The announcement Dec. 13 by Churchill Downs Inc. that it would sell its 62% interest in Hoosier Park to Indianapolis-based Centaur should come as no surprise. Since 2005, Hoosier Park is the third property trimmed from CDI’s portfolio, joining both Ellis Park and Hollywood Park. Centaur, which already owns the remaining 38% stake in the track, will become the sole owner.
While I have the utmost confidence in Centaur to take the reins and move Hoosier Park forward, I am troubled by the story this sale indirectly tells regarding the health of Indiana’s racing industry. Churchill Downs spent a great deal of time and tens of millions of dollars in development to open Hoosier Park in September 1994, five years after the state’s general assembly approved pari-mutuel wagering. Now, for a minuscule $8.2 million, CDI is willing to sever ties with the track that served as its first acquisition in the 1990s, as well as from a market it helped cultivate and grow. If Hoosier horsemen aren’t already concerned, they should be.
The Indiana racing industry was once widely heralded, thanks to the general assembly earmarking revenue from a riverboat admission tax to supplement racing and breed development. Soon horsemen from other jurisdictions were anxious to invest in the Indiana program. Times were good, and several publications, The Blood-Horse among them, trumpeted the success in Indiana.

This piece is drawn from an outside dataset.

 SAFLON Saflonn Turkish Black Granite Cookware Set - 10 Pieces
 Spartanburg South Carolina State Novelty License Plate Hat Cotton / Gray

The landscape is now quite different. Hoosier Park is no longer the sole operator in Indiana, as Indiana Downs became the state’s second pari-mutuel track in December 2002. The riverboat subsidy, a $27-million annual investment split between both tracks and breed development groups, now pales in comparison to the revenue racinos in other states generate and can offer in the way of purses. The incentive is nowhere near as great for breeders to invest in Indiana stock. In fact, some of the top operations Indiana boasted have scaled back considerably or have made an exodus in recent years.

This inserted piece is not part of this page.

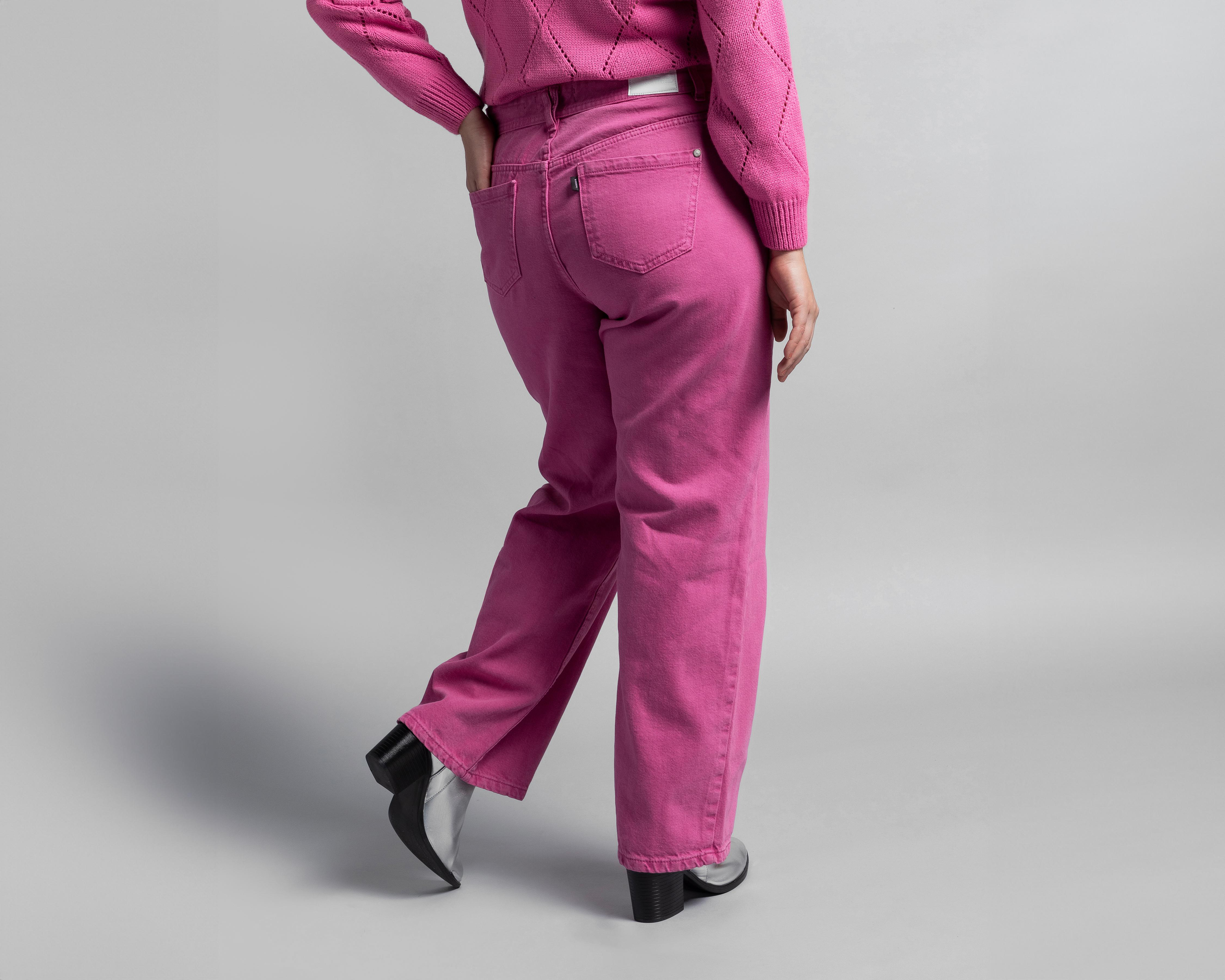 Foto 7 pulgar | Jeans Thinner Flare Rosa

In November, Penn National Gaming announced an agreement to purchase Zia Park for $200 million. The track is located in the remote town of Hobbs, N.M., while Hoosier Park is a 45-minute drive northeast of Indianapolis in the heart of the Midwest. It is situated within a few hours’ ship of myriad tracks and training facilities. Why the $192-million discrepancy? Consider the Black Gold Casino for one. Without gaming in New Mexico, Zia Park might not have been built.
Survival may be what is at stake in Indiana within the coming years. Indiana Downs has yet to post a profit since opening, and Hoosier Park has operated in the red the last four years. Hoosier Park’s 2005 financial statements show a net loss of nearly $2.9 million, a far cry from the $4.7-million surplus registered in 2002. The once-lucrative riverboat subsidy intended to help stabilize Indiana’s racing industry is woefully inadequate. The model so envied by others no longer works.
Jeff Smith agrees, and he should know better than most. Before taking the helm at Centaur, Smith served as a CDI officer and oversaw the construction and opening of Hoosier Park. Days after the purchase agreement was announced, he acknowledged that Indiana’s racing industry is struggling, while other jurisdictions flourish.
“Ultimately, the economic model for horse racing needs to change, and we’re hopeful it will change,” Smith said. “I think this (sale agreement) is yet another indicator; it is substantiated by this transaction.”
Shortly, the Indiana General Assembly will again convene, and stakeholders in the industry will make yet another push for alternative gaming in the state. More than a decade ago, legislators made Indiana the talk of the racing world when they approved the riverboat subsidy. Since then, the divide between tracks with slots and those without continues to widen. At one time, the horse industry produced a $2.6-billion economic impact in the Hoosier State. In 2003, the figure was cut in half.
Indiana’s racing industry has lost ground, and continues to lose ground, to other states. Hoosier Park was purchased by Centaur for a fraction of CDI’s total investment, while the sale of tracks in slots-rich states are setting records. Indiana’s racing industry cannot afford to be left behind.
James Platz, a correspondent for The Blood-Horse, is a former Hoosier Park employee.